[Start of Text excerpt]
IRS Payment Processing Glitch: What It Means for Your Practice and Your Blood Pressure
The short version: The IRS admits it is running late logging some electronic tax payments. As a result, perfectly compliant taxpayers are getting CP14 “balance-due” letters that claim they never paid. The agency says penalties and interest will be wiped away once the payments post, but you need to keep your cool and your proof of payment, until the electronic dust settles.
What exactly broke?
On June 12, the IRS issued a public statement acknowledging “a delay in processing some electronic payments.” Payments left your bank, but they are sitting in limbo inside the IRS mainframe. A notice may have been generated before the payment hit your account or the payment landed with data errors that need manual fixing.
Real-world fallout
Taxpayers from South Dakota to Chicago have opened their mailboxes to find fresh bills for taxes they already paid. One couple told CBS News the experience triggered a near panic attack—and a two-hour phone hold that ended with a dial-tone goodbye. cbsnews.com
Who is most likely to see a bogus notice?
[End of Text excerpt]
[Start of Data]
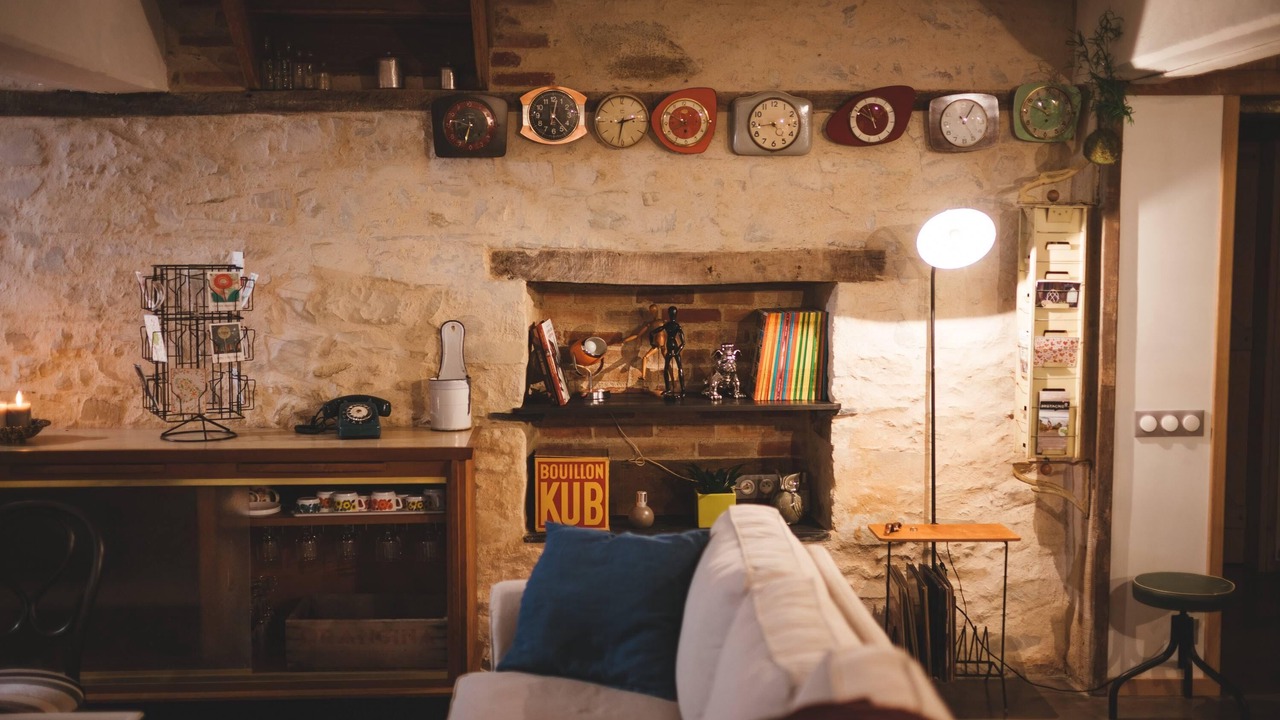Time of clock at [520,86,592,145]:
[End of Data]
_What you are asked to do_
According to the IRS payment article, on what date did the IRS acknowledge a delay in processing some electronic payments? The listing is separate from the IRS payment article.

_Task response_
June 12